PARIS (Reuters) - French President Jacques Chirac was in a Paris military hospital on Saturday with a blood vessel problem that has affected his vision and will keep him there for up to a week.
The 72-year-old French leader was on good form after being admitted on Friday but has cancelled all appointments for the coming week, including talks with German Chancellor Gerhard Schroeder on Tuesday, officials said.
"I just saw the president for almost an hour and I found him in good shape," Prime Minister Dominique de Villepin said after returning early from a political meeting in western France.
"The doctors are advising him to stay at Val de Grace (hospital) for several days. What I can tell you is that he is in a hurry to get out," Villepin told reporters.
Although the problem did not seem serious, it is likely to be seen as another setback for Chirac after a string of political defeats that have left the conservative politician increasingly isolated at home and abroad.
Aides said Chirac was taken to hospital for checks after reporting eye problems and bad headaches.
An aide to Villepin said he had not been informed the president was in hospital until Saturday morning, when Chirac himself broke the news to his political protege.
Chirac's office said he was suffering from slight eyesight difficulties following a blood vessel problem known as a "vascular accident".
Aides described the condition as fairly benign, but gave no further details. They said he would undergo a series of tests including a brain scan.
Experts said doctors would in such cases check whether the blood vessel problem was around the eye or further back in the brain, which in the worst scenario could point to a "cerebral vascular accident", otherwise known as a stroke.
Although a cause for deeper concern, even a blood difficulty in the brain need not always be grave depending on where and how it happens, an eye specialist at a Paris hospital said.
"Many different things can cause loss of vision, to do with arterial supply or venous drainage. The week in hospital doesn't concern me," said the specialist, asking not to be named.
Professor Bernard Debre, a urologist who treated late President Francois Mitterrand for prostate cancer, told France Info radio that 99 percent of such cases had no lasting effects.
He said such "vascular accidents" -- leading to clotting or bleeding -- can cause a deterioration of vision, double vision or a loss of sharpness in the sight. "These accidents, if they are treated in time, are short-lived," Debre said.
He said the president might have to take precautions such as generally slowing down a little and being careful with flying.
Chirac had been due to meet Schroeder on Tuesday ahead of German elections, and is scheduled to attend meetings at the United Nations in mid-September.
Chirac, a conservative who has almost two years left in his second term of office, was weakened politically by defeat in a referendum over Europe earlier this year, leaving unresolved questions over whether he will run for a third term.
He has generally had a reputation for robust health, having given up smoking some time ago and presenting himself as a down-to-earth lover of beer and good food. His aides dismissed speculation that he had hearing difficulties in 2003.
Chirac has been in French politics for 40 years and has served as France's prime minister and mayor of Paris as well as president, a post he has held since 1995.
Critics increasingly paint him as weary after a decade as president and a succession struggle is gripping his governing UMP political party ahead of a presidential election in 2007.
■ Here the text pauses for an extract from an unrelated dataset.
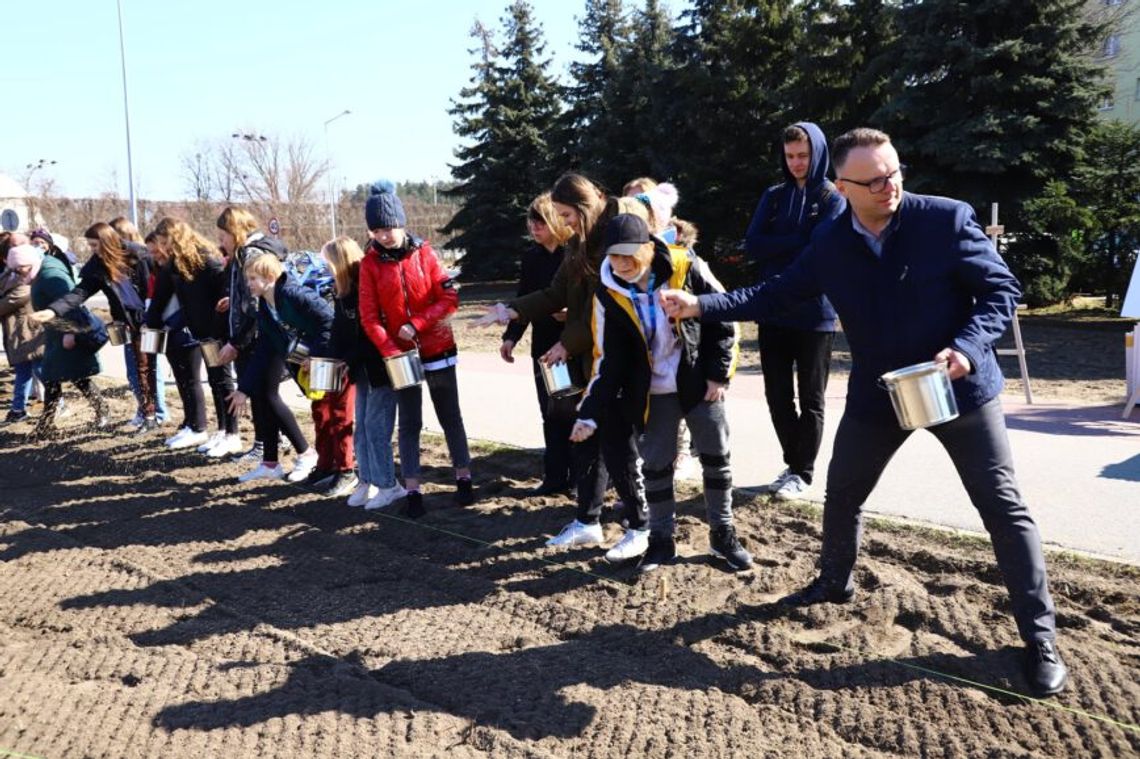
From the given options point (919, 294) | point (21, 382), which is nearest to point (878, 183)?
point (919, 294)

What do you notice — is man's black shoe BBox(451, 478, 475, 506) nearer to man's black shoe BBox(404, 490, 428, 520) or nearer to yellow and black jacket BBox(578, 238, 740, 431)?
man's black shoe BBox(404, 490, 428, 520)

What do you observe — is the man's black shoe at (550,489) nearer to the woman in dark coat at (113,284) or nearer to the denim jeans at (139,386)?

UMP party leader Nicolas Sarkozy, a former ally who has fallen out with Chirac and is widely expected to challenge him for the presidency, told activists meeting in La Baule, western France, that the whole party wished Chirac a full recovery.
Chirac's predicament nonetheless underscores manoeuvring on the right over who should eventually succeed him, with Villepin fast emerging as a serious possible candidate but populist Interior Minister Sarkozy considered the front-runner.